Information shown -
-=-=-=-=-

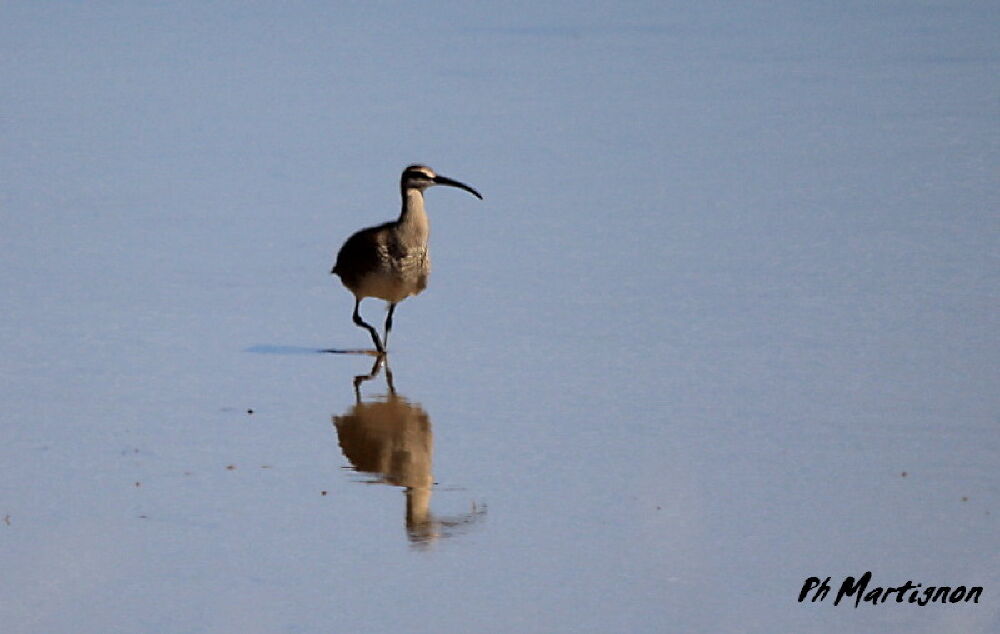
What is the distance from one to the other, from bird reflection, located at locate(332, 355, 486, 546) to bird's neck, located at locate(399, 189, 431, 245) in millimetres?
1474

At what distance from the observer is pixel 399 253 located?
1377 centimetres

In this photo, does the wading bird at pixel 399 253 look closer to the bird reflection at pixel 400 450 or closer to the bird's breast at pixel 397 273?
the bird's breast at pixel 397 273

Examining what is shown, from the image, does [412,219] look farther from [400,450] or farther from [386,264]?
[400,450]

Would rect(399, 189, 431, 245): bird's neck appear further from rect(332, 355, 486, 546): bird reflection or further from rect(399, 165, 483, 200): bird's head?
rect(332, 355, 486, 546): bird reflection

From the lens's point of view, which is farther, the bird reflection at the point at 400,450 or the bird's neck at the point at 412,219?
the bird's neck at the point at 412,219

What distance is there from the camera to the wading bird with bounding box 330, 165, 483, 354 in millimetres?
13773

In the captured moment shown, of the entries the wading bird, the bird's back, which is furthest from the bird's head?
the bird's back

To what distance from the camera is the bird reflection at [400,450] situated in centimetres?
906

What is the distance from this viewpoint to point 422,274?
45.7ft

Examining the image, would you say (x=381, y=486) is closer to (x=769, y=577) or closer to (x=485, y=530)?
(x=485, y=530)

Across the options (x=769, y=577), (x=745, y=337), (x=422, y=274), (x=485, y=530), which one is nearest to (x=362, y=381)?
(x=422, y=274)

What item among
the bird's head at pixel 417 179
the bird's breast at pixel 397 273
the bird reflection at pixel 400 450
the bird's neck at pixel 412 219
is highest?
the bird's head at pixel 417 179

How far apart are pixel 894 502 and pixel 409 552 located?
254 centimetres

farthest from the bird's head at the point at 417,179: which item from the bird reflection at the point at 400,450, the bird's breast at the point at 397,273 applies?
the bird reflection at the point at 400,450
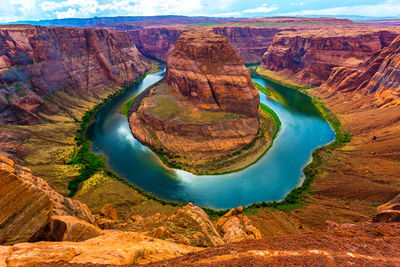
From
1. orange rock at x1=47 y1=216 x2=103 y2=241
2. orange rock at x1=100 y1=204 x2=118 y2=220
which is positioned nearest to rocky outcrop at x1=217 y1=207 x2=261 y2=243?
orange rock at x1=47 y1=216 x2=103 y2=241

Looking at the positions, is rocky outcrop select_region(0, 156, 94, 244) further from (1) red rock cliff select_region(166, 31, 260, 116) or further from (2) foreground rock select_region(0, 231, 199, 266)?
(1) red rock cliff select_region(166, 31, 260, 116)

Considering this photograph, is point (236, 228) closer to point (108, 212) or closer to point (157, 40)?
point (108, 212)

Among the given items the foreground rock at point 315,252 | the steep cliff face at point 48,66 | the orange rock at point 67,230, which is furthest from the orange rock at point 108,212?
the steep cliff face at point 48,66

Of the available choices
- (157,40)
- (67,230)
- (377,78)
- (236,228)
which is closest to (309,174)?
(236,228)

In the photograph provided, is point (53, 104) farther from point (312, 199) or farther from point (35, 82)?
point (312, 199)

-=-=-=-=-

Task directions - Update all the rows above so that every "wading bird" becomes "waterbird", with nothing else changed. Leave the pictures out.

The response -
What is the distance from one to the other, from bird reflection, located at locate(332, 355, 486, 546) to bird's neck, located at locate(399, 189, 431, 245) in millimetres?
1474

At what distance from the observer is pixel 399 253 located?
1377 centimetres

In this photo, does the waterbird at pixel 399 253 look closer to the bird reflection at pixel 400 450 or closer to the bird's breast at pixel 397 273?
the bird's breast at pixel 397 273

Examining what is shown, from the image, does [412,219] look farther from [400,450] or farther from [386,264]?
[400,450]

Would rect(399, 189, 431, 245): bird's neck appear further from rect(332, 355, 486, 546): bird reflection or further from rect(399, 165, 483, 200): bird's head?
rect(332, 355, 486, 546): bird reflection

From the lens's point of view, which is farther, the bird reflection at the point at 400,450 or the bird's neck at the point at 412,219?
the bird's neck at the point at 412,219

What distance is there from the camera to the waterbird with bounding box 330, 165, 483, 354 in millimetres?
13773

In the captured moment shown, of the entries the waterbird, the bird's back, which is furthest from the bird's head?
the bird's back

To what distance from the camera is the bird reflection at [400,450] situated in centimetres?
906

What is the distance from this viewpoint to point 422,274?
45.7ft

Examining the image, would you say (x=381, y=486) is closer to (x=769, y=577) or closer to (x=485, y=530)?
(x=485, y=530)

Across the options (x=769, y=577), (x=745, y=337), (x=422, y=274), (x=485, y=530), which one is nearest to (x=362, y=381)?
(x=422, y=274)

What item among
the bird's head at pixel 417 179
the bird's breast at pixel 397 273
the bird reflection at pixel 400 450
the bird's neck at pixel 412 219
is highest?
the bird's head at pixel 417 179

How far apart are pixel 894 502 and pixel 409 552 located?
254 centimetres

farthest from the bird's head at the point at 417,179: which item from the bird reflection at the point at 400,450, the bird's breast at the point at 397,273 applies?
the bird reflection at the point at 400,450
From
1. orange rock at x1=47 y1=216 x2=103 y2=241
2. orange rock at x1=100 y1=204 x2=118 y2=220
which is positioned nearest to rocky outcrop at x1=217 y1=207 x2=261 y2=243?
orange rock at x1=47 y1=216 x2=103 y2=241

Looking at the positions, is rocky outcrop select_region(0, 156, 94, 244) further from (1) red rock cliff select_region(166, 31, 260, 116) or further from (2) foreground rock select_region(0, 231, 199, 266)?
(1) red rock cliff select_region(166, 31, 260, 116)

Considering this photograph, is point (236, 228) closer to point (108, 212) or closer to point (157, 40)?
point (108, 212)

Among the given items the foreground rock at point 315,252 | the steep cliff face at point 48,66 | the orange rock at point 67,230, which is furthest from the orange rock at point 108,212?
the steep cliff face at point 48,66

Of the available choices
- (157,40)
- (67,230)
- (377,78)
- (236,228)
which is closest to (309,174)?
(236,228)

In the photograph provided, is point (53, 104) farther from point (312, 199) or farther from point (35, 82)?
point (312, 199)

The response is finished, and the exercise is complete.